Voltooid leven (3)
Centraal in het betoog van Stephan Sanders over euthanasiasme (in De Groene van 6 april) staat de autonome mens, een staat die volgens Stephan maar voor weinigen is weggelegd.
Begin maart is mijn vader overleden. Hij is 94 jaar geworden. Ik wil u graag meenemen in zijn worsteling. In 2007, hij was al slecht ter been, werd hij plotseling blind, terwijl zijn echtgenote ernstig dementeerde. Met enorme bewondering heb ik gezien hoe hij zich opnieuw de wereld eigen ging maken. Het lukte hem zelfs om met een blindenstok naar het stadscentrum te lopen.
Begin 2012, zijn echtgenote inmiddels overleden, kwam hij in een verzorgingsappartement terecht. Aansluiting vinden bij de andere bewoners was moeilijk. Hij hongerde naar nieuws, gesproken boeken en gesprekken met zijn kinderen. tia’s, ernstige slechthorendheid, nierproblemen, suikerziekte kwamen erbij. Na elke keer in het ziekenhuis werd het lopen, zelf met rollator, minder. Toch was en bleef hij, autonoom, alles doen wat maar mogelijk was.
Zonder begeleiding en transport werd zijn wereld echter steeds kleiner. Eén stoel, dag in, dag uit. Uitzien naar de bezoekjes van zijn kinderen, ik bezocht hem door eigen sores en afstand beschamend weinig. De levenslust trok langzaam weg en maakte plaats voor depressies.
De verzorging hield veelal niet rekening met zijn blindheid en was weinig alert met cliënt-specifieke (wond)verzorging. Als mijn zus er wat van zei, was hij bang dat het personeel het op hem zou uitleven.
Eind 2016 kwamen er blaasontstekingen bij en kreeg hij een katheter. Desondanks kreeg hij ernstige delieren en heeft hij verschrikkelijke dingen gezegd waar hij zich achteraf permanent voor heeft geschaamd.

> **Opgaven**
a – Hoe oud is de vader in de tekst over voltooid leven geworden?
b – Herhaal letterlijk het gedeelte van de tekst over voltooid leven dat begint bij "Zonder begeleiding en" en eindigt bij "plaats voor depressies.".
c – Ga verder met de tekst over voltooid leven, aansluitend op de laatste zin.

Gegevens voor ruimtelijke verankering
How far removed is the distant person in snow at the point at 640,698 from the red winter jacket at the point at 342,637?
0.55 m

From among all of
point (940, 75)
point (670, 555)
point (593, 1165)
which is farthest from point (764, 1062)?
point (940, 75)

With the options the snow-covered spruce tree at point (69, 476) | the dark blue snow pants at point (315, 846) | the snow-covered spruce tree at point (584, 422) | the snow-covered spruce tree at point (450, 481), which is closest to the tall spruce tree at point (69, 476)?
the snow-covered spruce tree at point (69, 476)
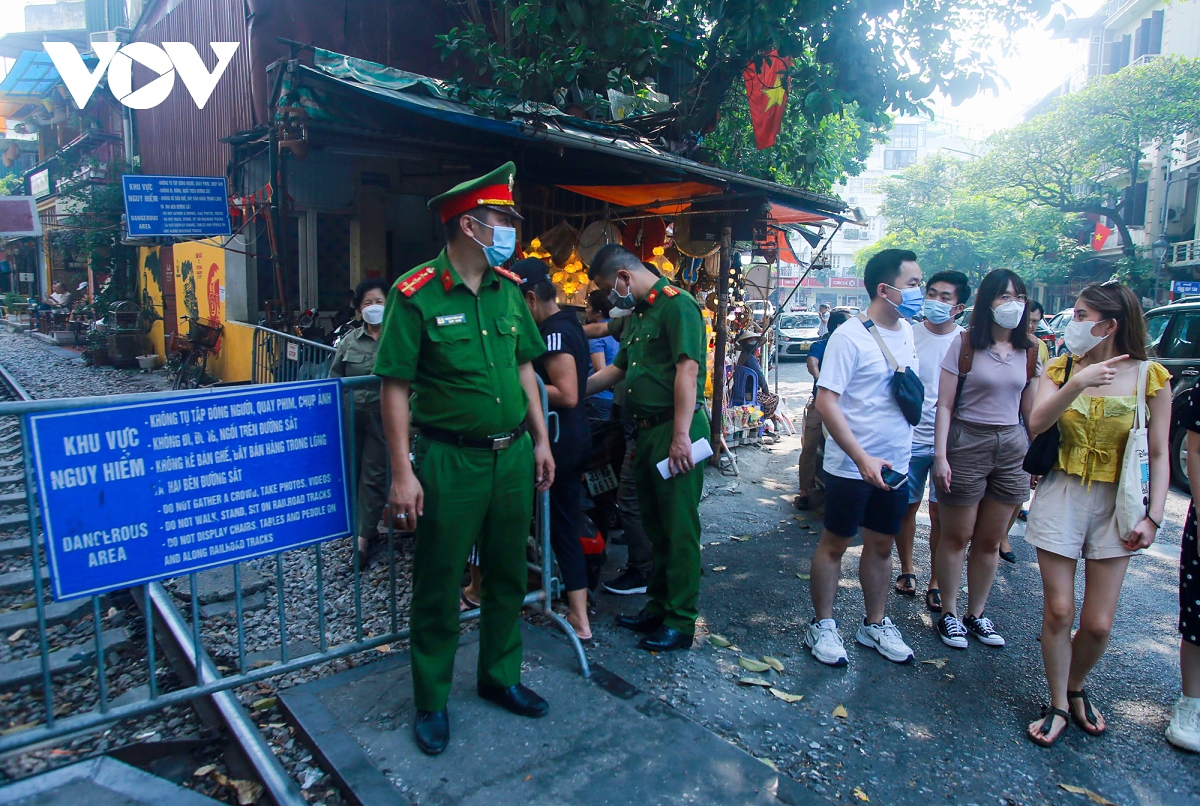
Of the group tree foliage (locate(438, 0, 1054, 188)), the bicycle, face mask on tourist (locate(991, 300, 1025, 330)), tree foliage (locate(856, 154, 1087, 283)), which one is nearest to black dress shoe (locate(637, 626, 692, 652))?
face mask on tourist (locate(991, 300, 1025, 330))

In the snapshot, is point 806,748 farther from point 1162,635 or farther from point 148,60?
point 148,60

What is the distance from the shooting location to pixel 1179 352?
8117 mm

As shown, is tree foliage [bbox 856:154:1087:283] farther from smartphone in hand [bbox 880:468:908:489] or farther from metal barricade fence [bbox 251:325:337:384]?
smartphone in hand [bbox 880:468:908:489]

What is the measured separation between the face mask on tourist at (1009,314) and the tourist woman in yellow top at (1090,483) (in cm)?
72

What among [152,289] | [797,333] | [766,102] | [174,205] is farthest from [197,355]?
[797,333]

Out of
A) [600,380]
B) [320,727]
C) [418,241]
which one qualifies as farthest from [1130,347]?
[418,241]

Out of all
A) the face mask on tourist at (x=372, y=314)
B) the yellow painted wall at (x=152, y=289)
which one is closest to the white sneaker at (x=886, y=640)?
the face mask on tourist at (x=372, y=314)

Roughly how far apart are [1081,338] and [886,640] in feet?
5.72

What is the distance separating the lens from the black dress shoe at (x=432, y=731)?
2818mm

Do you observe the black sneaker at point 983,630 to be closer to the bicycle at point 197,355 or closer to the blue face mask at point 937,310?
the blue face mask at point 937,310

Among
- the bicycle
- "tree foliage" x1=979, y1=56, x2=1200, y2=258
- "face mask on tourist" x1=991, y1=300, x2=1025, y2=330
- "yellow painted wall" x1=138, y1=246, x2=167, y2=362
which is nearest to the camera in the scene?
"face mask on tourist" x1=991, y1=300, x2=1025, y2=330

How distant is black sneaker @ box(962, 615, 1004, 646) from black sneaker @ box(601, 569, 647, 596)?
185cm

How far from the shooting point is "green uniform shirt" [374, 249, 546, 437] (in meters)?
2.73

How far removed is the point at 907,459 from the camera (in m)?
3.72
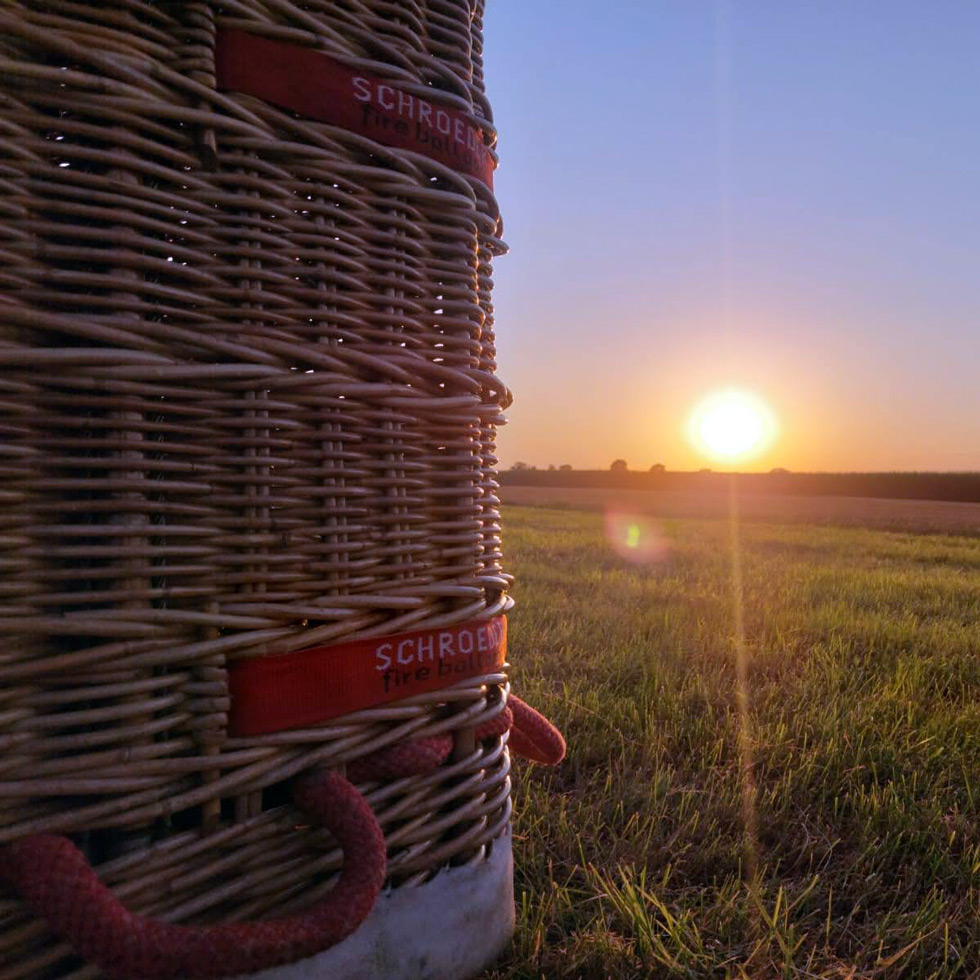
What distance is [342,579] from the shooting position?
976 millimetres

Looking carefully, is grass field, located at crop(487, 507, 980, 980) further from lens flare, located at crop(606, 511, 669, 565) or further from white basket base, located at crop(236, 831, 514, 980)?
lens flare, located at crop(606, 511, 669, 565)

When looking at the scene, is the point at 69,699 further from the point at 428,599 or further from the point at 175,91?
the point at 175,91

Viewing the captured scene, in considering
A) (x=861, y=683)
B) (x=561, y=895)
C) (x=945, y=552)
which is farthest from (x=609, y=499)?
(x=561, y=895)

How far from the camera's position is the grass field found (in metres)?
1.18

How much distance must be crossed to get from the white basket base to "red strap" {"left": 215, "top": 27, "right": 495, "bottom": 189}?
0.97m

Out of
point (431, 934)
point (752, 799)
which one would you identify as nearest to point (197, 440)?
point (431, 934)

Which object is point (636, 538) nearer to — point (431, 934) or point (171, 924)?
point (431, 934)

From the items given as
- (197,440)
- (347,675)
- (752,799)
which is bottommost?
(752,799)

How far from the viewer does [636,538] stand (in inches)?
315

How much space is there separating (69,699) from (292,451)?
0.34 m

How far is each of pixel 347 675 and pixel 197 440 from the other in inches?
12.8

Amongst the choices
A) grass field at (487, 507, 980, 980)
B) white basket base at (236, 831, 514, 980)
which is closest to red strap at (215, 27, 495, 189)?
white basket base at (236, 831, 514, 980)

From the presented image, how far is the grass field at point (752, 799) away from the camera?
1.18 m

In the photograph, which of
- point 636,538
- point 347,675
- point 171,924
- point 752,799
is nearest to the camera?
point 171,924
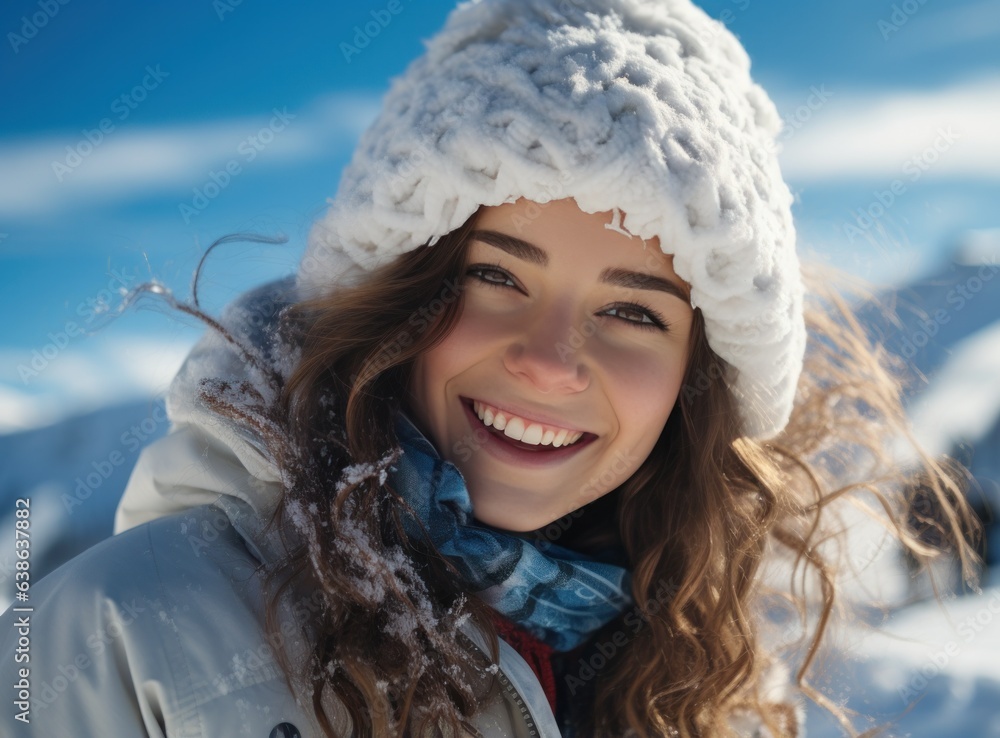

> **Antwoorden**
a – Hij is 94 jaar geworden.

b –
Zonder begeleiding en transport werd zijn wereld echter steeds kleiner. Eén stoel, dag in, dag uit. Uitzien naar de bezoekjes van zijn kinderen, ik bezocht hem door eigen sores en afstand beschamend weinig. De levenslust trok langzaam weg en maakte plaats voor depressies.

c –
In februari heeft hij, autonoom, besloten te stoppen met eten en drinken. De afhankelijkheid van anderen werd hem te groot. Met een sterk toegenomen religieus bewustzijn wilde hij in de hemel komen. De strubbelingen met de lokale kerkgemeenschap zal ik u onthouden, het is op de valreep goed gekomen.
Hij wilde géén euthanasie, niet naar het ziekenhuis, maar ook geen pijn. En vooral niet die vreselijke fantoombeelden die hem zeer beanstigden. Maar eigenlijk was hij nog in een te goede conditie. Ondanks slaap/pijnmedicatie in oplopende doseringen had hij duidelijk veel pijn op het einde. Twee keer is hij ernstig teleurgesteld wakker geworden. Dat wilde hij niet. Waar had u de grens getrokken? Op welke manier? Welke rol heeft de kwaliteit van de zorg hierin gespeeld? En wat is er nog van je autonomie over met die slaap/pijnmedicatie?
THEO VAN SOEST, Utrecht
Modersohn-Becker
U suggereert in uw bespreking van het boek Hier zijn is heerlijk van Marie Darrieussecq (in De Groene van 30 maart) dat Paula Modersohn-Becker buiten Duitsland onbekend is. Dat zal vast gelden voor het grotere publiek, maar in 2013 is er een bijzondere expositie van haar werk gehouden in het onvolprezen Museum Belvédère in Oranjewoud en verscheen er gelijktijdig een kleine publicatie van haar werk. Deze tentoonstelling en het boek werden samengesteld door gastcurator Ron Manheim in nauwe samenwerking met de Paula Modersohn-Becker Stiftung.
Ik wil maar zeggen dat kleine musea soms bijzondere exposities en publicaties maken, zowel in Nederland als in Duitsland. Niet alles blijft in de depots.